Gender, identity and spatial equity: The politics of recognition
Growth and human development alone are not sufficient to promote the emergence of inclusive development. This also requires political inclusion, particularly the recognition of people and groups excluded from or exploited by the dominant political and economic structures.
The themes of inclusion and equity pervade the entire ESID agenda: our research projects ultimately seek to understand how to bring about social justice. But some of our projects focus more specifically on the politics of recognition of those individuals and communities who are often left out because of their gender, identity, disability or the region that they call home.
- Our research project into the Jawaharlal Nehru National Urban Renewal Mission (JNUURM) seeks to illuminate how people living in poverty in urban India organise, mobilise, and develop their own political agency in the pursuit of better infrastructure and social services in their informal settlements.
- Another ESID project is exploring how the gendered nature of political settlements affects women’s political participation and the implementation of gender equity policies.
- A further project is exploring the role of regional elites in perpetuating political settlements that lead to spatial discrimination in public provisioning.
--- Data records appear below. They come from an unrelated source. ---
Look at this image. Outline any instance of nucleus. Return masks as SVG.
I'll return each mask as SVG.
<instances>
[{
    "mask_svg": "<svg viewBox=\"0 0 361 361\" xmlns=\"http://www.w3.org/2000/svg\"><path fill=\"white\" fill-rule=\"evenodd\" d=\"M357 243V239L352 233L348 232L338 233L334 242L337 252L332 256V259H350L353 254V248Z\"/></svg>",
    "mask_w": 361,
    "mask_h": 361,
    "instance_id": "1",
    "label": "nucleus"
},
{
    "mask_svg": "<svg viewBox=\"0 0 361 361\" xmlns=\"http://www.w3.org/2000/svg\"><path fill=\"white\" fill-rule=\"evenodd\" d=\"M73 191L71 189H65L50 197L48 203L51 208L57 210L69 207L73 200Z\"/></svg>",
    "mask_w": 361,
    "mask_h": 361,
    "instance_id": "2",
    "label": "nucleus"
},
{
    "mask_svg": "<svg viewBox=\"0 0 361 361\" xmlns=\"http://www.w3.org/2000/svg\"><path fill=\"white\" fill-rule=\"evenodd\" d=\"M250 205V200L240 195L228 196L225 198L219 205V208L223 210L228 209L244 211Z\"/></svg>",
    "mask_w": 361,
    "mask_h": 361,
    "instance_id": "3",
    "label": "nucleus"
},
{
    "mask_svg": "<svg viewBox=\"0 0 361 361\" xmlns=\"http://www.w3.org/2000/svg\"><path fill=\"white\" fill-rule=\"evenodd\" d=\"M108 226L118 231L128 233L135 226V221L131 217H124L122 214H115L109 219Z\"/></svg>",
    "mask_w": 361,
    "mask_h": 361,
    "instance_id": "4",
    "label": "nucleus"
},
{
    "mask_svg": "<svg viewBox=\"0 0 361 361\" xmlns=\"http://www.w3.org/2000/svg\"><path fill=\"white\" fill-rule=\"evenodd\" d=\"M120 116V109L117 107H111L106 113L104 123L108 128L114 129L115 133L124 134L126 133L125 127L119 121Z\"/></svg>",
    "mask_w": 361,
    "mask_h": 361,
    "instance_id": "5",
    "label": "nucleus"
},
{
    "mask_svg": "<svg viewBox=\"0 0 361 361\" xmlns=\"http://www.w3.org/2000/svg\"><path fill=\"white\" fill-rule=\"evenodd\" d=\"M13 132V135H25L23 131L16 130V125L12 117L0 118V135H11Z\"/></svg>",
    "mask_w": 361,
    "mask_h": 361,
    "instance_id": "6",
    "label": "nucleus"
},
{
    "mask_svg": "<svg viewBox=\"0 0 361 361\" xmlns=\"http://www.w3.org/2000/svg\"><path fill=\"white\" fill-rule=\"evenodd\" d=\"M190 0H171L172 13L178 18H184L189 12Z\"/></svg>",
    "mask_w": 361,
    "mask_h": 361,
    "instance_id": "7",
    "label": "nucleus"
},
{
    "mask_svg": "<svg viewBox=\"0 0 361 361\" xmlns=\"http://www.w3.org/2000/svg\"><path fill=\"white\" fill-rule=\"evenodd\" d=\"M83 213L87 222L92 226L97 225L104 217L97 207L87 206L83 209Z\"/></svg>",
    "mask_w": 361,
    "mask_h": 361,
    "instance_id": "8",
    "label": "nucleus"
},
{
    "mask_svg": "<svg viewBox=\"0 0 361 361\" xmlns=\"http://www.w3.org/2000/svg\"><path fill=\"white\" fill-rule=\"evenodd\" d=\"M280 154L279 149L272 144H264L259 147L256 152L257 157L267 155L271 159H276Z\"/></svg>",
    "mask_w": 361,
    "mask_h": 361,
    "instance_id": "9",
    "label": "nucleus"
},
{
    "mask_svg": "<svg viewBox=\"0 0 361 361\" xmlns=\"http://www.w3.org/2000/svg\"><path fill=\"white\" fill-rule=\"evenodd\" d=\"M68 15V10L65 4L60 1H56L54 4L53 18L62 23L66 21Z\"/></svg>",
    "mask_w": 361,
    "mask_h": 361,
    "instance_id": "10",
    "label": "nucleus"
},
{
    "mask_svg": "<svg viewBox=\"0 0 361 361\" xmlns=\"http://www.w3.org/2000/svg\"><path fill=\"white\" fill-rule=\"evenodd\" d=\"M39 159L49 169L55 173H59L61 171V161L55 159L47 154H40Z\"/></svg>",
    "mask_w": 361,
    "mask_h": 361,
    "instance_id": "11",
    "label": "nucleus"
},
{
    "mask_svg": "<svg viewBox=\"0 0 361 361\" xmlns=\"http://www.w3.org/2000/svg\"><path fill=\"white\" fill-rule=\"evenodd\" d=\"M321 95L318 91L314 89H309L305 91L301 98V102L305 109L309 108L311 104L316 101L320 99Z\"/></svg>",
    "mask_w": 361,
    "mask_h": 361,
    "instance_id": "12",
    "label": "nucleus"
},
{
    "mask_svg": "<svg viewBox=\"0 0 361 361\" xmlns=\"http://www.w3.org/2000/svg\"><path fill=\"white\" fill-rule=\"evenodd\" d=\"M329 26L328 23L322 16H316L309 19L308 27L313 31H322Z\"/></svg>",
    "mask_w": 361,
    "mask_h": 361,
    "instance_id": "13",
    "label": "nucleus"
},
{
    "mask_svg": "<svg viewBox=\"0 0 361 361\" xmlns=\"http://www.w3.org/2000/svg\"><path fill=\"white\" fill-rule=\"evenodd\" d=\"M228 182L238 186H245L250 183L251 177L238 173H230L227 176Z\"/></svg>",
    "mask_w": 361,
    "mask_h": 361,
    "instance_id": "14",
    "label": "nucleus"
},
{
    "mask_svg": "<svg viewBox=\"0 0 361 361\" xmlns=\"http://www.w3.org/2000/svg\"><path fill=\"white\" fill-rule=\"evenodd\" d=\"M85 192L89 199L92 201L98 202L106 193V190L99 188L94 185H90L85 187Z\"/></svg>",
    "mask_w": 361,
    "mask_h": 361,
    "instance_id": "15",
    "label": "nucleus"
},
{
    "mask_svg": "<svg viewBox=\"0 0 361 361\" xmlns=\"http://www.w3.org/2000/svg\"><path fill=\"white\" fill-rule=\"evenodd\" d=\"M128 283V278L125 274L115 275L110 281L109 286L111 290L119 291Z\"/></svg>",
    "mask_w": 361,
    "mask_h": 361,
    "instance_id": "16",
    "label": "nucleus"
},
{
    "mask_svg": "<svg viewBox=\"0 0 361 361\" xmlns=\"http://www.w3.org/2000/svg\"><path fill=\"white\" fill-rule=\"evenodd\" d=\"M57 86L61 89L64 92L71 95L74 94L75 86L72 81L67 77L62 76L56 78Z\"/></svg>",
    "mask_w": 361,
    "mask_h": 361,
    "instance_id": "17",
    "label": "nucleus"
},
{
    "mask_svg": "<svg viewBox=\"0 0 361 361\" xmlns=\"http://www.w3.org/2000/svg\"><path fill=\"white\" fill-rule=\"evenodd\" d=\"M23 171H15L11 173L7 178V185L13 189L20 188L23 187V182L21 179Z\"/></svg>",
Some of the questions we are asking:
- What effect does the political inclusion of marginalised groups have on state capacity, developmental outcomes and broader political settlements?
- What are the implications of female political leadership and women’s presence in political institutions in bringing about positive development outcomes for women?
- To what extent does the political and economic empowerment of socially excluded groups lead to a more progressive form of politics?
- How do informal and (in particular) clientelistic forms of politics shape the political inclusion of marginal groups, from the local level through to broader political settlements?